Brescia University to Host Two Public Lecture Series

Brescia University will host two public lectures on Thursday, March 14th.  The first event is the continuation of the Young Lecture Series. The Brescia University Marilyn Younger Conley School of Social Work and Young Lecture Series welcome Jennifer Scott as she presents her lecture titled “Just Neighborhoods: Museums Engaging Communities around Social Justice”.  This event will take place at 7:00 PM in Taylor Lecture Hall.  The second event of the evening is the seventh event in the St. Ann Visiting Writers Series at 7:00 PM in the Little Theatre located in Bartholomy-Taylor Hall.  The featured authors are Amelia Martens and Casey Pycior.  Both events are offered at no cost and are open to the public. 

Jennifer Scott will be speaking on how museums are increasingly becoming sites of conscience in the 21st century in response to growing social concerns and widespread inequality. As Jane Addams Hull-House Museum director and chief curator, Scott will discuss how museums can use their histories as places of social change to confront present-day social justice issues including poverty, violence, mass incarceration, labor, education, racial and gender disparity. 

The Young Lecture Series a featured event in with the Brescia University Marilyn Younger Conley School of Social Work 25th Anniversary celebration highlighting 25 years of social work education at Brescia University.

- **Required task 1**
List the people the announcement names as presenting at the two events.

- **Extracted material**
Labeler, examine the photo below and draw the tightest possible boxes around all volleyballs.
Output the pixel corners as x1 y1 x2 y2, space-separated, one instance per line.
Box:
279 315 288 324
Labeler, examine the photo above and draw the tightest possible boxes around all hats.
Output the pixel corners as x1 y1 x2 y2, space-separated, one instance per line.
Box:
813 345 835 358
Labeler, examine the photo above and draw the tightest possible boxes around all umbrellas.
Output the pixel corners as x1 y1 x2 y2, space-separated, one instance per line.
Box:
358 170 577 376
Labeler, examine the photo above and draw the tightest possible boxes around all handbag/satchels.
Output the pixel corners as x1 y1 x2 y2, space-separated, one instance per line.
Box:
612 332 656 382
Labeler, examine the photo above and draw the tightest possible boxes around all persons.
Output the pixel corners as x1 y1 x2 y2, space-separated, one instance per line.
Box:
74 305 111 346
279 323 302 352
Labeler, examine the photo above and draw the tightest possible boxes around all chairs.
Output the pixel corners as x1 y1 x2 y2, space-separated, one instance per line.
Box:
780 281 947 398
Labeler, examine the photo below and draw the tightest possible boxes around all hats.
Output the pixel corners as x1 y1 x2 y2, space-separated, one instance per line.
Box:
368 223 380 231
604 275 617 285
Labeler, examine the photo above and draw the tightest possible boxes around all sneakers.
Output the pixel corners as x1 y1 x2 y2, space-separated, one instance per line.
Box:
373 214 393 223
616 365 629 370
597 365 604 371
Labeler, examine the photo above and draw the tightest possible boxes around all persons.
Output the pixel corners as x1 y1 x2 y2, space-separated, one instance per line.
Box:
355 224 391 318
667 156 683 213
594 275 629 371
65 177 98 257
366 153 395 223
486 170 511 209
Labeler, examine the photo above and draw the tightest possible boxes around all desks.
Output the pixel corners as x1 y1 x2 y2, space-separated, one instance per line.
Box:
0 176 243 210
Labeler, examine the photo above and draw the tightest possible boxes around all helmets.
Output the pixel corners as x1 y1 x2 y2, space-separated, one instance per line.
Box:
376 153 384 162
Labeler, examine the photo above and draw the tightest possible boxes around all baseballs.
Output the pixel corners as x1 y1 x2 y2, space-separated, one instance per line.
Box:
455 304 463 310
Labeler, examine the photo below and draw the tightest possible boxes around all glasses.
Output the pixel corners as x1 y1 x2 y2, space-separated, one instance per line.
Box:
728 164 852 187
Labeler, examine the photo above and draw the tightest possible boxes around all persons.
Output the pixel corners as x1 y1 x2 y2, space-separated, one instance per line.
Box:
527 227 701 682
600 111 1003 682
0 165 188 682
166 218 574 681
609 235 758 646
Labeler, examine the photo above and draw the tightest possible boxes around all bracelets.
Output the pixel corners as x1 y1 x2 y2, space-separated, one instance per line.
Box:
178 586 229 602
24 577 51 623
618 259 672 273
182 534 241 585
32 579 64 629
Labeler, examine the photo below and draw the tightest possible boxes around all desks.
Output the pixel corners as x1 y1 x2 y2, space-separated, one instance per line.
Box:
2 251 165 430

- **Required task 2**
Render the lines of the records as a JSON list of strings, one string per line, with blank lines omitted. Start at the line containing "around all helmets." and end at the last line of the records.

- **Exercise answer 1**
Jennifer Scott, Amelia Martens, Casey Pycior

- **Exercise answer 2**
[
  "Labeler, examine the photo above and draw the tightest possible boxes around all helmets.",
  "Output the pixel corners as x1 y1 x2 y2, space-separated, one instance per line.",
  "Box:",
  "376 153 384 162",
  "Labeler, examine the photo above and draw the tightest possible boxes around all baseballs.",
  "Output the pixel corners as x1 y1 x2 y2, space-separated, one instance per line.",
  "Box:",
  "455 304 463 310",
  "Labeler, examine the photo below and draw the tightest possible boxes around all glasses.",
  "Output the pixel corners as x1 y1 x2 y2, space-separated, one instance per line.",
  "Box:",
  "728 164 852 187",
  "Labeler, examine the photo above and draw the tightest possible boxes around all persons.",
  "Output the pixel corners as x1 y1 x2 y2, space-separated, one instance per line.",
  "Box:",
  "527 227 701 682",
  "600 111 1003 682",
  "0 165 188 682",
  "166 218 574 681",
  "609 235 758 646",
  "Labeler, examine the photo above and draw the tightest possible boxes around all bracelets.",
  "Output the pixel corners as x1 y1 x2 y2, space-separated, one instance per line.",
  "Box:",
  "178 586 229 602",
  "24 577 51 623",
  "618 259 672 273",
  "182 534 241 585",
  "32 579 64 629",
  "Labeler, examine the photo below and draw the tightest possible boxes around all desks.",
  "Output the pixel corners as x1 y1 x2 y2, space-separated, one instance per line.",
  "Box:",
  "2 251 165 430"
]